>> BEGIN Information given
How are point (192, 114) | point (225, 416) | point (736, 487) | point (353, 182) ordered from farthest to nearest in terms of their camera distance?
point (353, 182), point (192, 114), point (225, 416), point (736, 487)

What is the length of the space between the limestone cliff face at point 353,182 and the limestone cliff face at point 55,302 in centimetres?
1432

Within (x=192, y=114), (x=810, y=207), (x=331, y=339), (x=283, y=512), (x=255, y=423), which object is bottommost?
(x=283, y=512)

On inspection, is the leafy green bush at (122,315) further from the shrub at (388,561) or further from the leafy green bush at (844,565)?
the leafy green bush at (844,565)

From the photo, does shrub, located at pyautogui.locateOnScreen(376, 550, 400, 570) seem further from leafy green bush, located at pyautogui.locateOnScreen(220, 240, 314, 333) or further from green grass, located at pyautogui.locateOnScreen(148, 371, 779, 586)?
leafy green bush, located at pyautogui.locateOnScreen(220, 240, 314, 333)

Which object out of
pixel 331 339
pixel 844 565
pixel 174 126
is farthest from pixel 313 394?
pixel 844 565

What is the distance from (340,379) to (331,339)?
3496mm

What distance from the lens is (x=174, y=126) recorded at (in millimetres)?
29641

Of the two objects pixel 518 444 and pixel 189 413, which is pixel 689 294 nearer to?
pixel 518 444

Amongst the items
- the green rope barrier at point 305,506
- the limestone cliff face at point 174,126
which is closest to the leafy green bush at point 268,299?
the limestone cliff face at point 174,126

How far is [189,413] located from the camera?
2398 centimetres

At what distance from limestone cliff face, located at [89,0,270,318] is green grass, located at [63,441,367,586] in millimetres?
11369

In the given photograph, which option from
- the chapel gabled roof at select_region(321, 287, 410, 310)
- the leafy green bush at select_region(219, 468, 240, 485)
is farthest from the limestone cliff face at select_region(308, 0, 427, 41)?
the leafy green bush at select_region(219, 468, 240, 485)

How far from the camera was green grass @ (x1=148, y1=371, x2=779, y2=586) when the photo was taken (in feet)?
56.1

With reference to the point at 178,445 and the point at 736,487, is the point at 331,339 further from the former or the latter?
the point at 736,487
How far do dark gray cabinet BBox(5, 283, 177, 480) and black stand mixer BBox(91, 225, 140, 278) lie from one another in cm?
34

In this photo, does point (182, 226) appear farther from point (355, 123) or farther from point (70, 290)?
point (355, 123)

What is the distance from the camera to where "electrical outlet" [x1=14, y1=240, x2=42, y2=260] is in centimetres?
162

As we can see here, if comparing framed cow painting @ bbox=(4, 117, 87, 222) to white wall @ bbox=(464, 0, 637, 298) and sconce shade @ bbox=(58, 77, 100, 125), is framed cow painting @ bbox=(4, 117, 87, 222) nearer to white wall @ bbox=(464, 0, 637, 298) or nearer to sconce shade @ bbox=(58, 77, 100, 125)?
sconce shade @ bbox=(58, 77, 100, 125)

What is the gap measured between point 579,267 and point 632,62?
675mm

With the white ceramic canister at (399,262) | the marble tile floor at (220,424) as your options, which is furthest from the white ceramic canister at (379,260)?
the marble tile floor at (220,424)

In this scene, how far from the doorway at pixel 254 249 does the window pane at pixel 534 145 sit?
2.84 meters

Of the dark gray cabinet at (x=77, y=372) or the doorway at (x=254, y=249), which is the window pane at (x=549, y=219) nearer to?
>> END Information given
### Exercise details
Convert every line of the rows above into a JSON list of strings, one string per line, and leave out the blank lines.

### The answer
[
  "How are point (192, 114) | point (225, 416) | point (736, 487) | point (353, 182) ordered from farthest to nearest in terms of their camera distance?",
  "point (353, 182), point (192, 114), point (225, 416), point (736, 487)",
  "What is the length of the space between the limestone cliff face at point 353,182 and the limestone cliff face at point 55,302 in centimetres?",
  "1432",
  "Within (x=192, y=114), (x=810, y=207), (x=331, y=339), (x=283, y=512), (x=255, y=423), which object is bottommost?",
  "(x=283, y=512)",
  "On inspection, is the leafy green bush at (122,315) further from the shrub at (388,561) or further from the leafy green bush at (844,565)?",
  "the leafy green bush at (844,565)",
  "From the photo, does shrub, located at pyautogui.locateOnScreen(376, 550, 400, 570) seem further from leafy green bush, located at pyautogui.locateOnScreen(220, 240, 314, 333) or further from green grass, located at pyautogui.locateOnScreen(148, 371, 779, 586)?",
  "leafy green bush, located at pyautogui.locateOnScreen(220, 240, 314, 333)",
  "Which object out of",
  "pixel 331 339",
  "pixel 844 565",
  "pixel 174 126",
  "is farthest from pixel 313 394?",
  "pixel 844 565",
  "What is the distance from (340,379) to (331,339)?",
  "3496mm",
  "What distance from the lens is (x=174, y=126) recorded at (in millimetres)?",
  "29641",
  "Of the two objects pixel 518 444 and pixel 189 413, which is pixel 689 294 nearer to?",
  "pixel 518 444",
  "Amongst the items",
  "- the green rope barrier at point 305,506",
  "- the limestone cliff face at point 174,126",
  "which is closest to the leafy green bush at point 268,299?",
  "the limestone cliff face at point 174,126",
  "How far is [189,413] located from the camera?",
  "2398 centimetres",
  "At what distance from limestone cliff face, located at [89,0,270,318] is green grass, located at [63,441,367,586] in millimetres?",
  "11369",
  "In the given photograph, which option from",
  "- the chapel gabled roof at select_region(321, 287, 410, 310)",
  "- the leafy green bush at select_region(219, 468, 240, 485)",
  "is farthest from the limestone cliff face at select_region(308, 0, 427, 41)?",
  "the leafy green bush at select_region(219, 468, 240, 485)",
  "How far from the camera was green grass @ (x1=148, y1=371, x2=779, y2=586) when the photo was taken (in feet)?",
  "56.1",
  "With reference to the point at 178,445 and the point at 736,487, is the point at 331,339 further from the former or the latter?",
  "the point at 736,487",
  "How far do dark gray cabinet BBox(5, 283, 177, 480) and black stand mixer BBox(91, 225, 140, 278) lie from one another in cm?",
  "34",
  "In this photo, does point (182, 226) appear farther from point (355, 123) or farther from point (70, 290)?",
  "point (355, 123)",
  "What is the distance from the camera to where \"electrical outlet\" [x1=14, y1=240, x2=42, y2=260] is in centimetres?",
  "162",
  "As we can see here, if comparing framed cow painting @ bbox=(4, 117, 87, 222) to white wall @ bbox=(464, 0, 637, 298) and sconce shade @ bbox=(58, 77, 100, 125), is framed cow painting @ bbox=(4, 117, 87, 222) nearer to white wall @ bbox=(464, 0, 637, 298) or nearer to sconce shade @ bbox=(58, 77, 100, 125)?",
  "sconce shade @ bbox=(58, 77, 100, 125)",
  "What is the gap measured between point 579,267 and point 632,62?",
  "675mm",
  "With the white ceramic canister at (399,262) | the marble tile floor at (220,424) as your options, which is furthest from the white ceramic canister at (379,260)?",
  "the marble tile floor at (220,424)",
  "In this scene, how far from the doorway at pixel 254 249 does the window pane at pixel 534 145 sit?",
  "2.84 meters",
  "Of the dark gray cabinet at (x=77, y=372) or the doorway at (x=254, y=249), which is the window pane at (x=549, y=219) nearer to?"
]